Around 40–70% of CHD patients will require surgical treatment during the first year of life, but due to socioeconomic conditions and lack of adequately trained medical teams in low- and middle-income countries (LMIC) many patients will die without receiving appropriate surgical procedures. Besides, those who do not get early care will experience the consequences with significant disabilities, even those with simple and fixable conditions as atrial or ventricular septal defects (3).

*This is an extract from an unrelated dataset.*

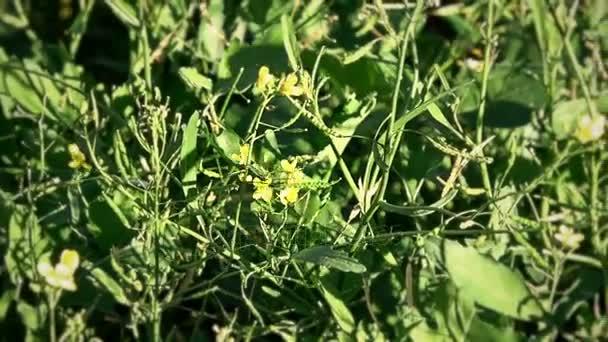 Včela na žluté květy, získávání medu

According to Unger (4), in 1995 the number of cardiac surgeries worldwide was 169/1 million inhabitants but very poorly distributed around the globe: 1,222 in USA, 786 in Australia, 569 in Europe, 147 in South America and 37, 25 and 18 in Russia, Asia and Africa respectively. The total number of procedures has increase in the last 2 decades, but primarily in developed countries and the relation with LMIC has been steadily. Nowadays around 2,500 surgeries/million/year are made in the USA and 1,200/million/year in some European countries like Germany (5). In pediatric cardiac surgery it is estimated that between 80 to 100/million inhabitants or 8–10/1,000 newborns/year surgical procedures are needed. In South America in 2007 were performed 44/million and it decreased to 42/million according to the last survey in 2016, due to a decrease of procedures especially in Venezuela (6). In the rest of the LMIC the rate of surgeries has remain stable, but due to increase in birth rate and the difficulty to open new state-of-the-art medical centers it is estimated that around 90% of patients with CHD around the world lack access to surgical care (7).
Conclusions
Covering the costs of surgical treatment for patients with CHD is and will always be a big challenge for governments in LMIC, and NGOs organizing surgical journeys can provide only temporal solutions.
“Regale una vida” is a successful example of a safe, highly effective and reproducible social program, showing a permanent solution, benefiting a big number of CHD patients, especially those with low resources, located in rural areas far from big hospitals.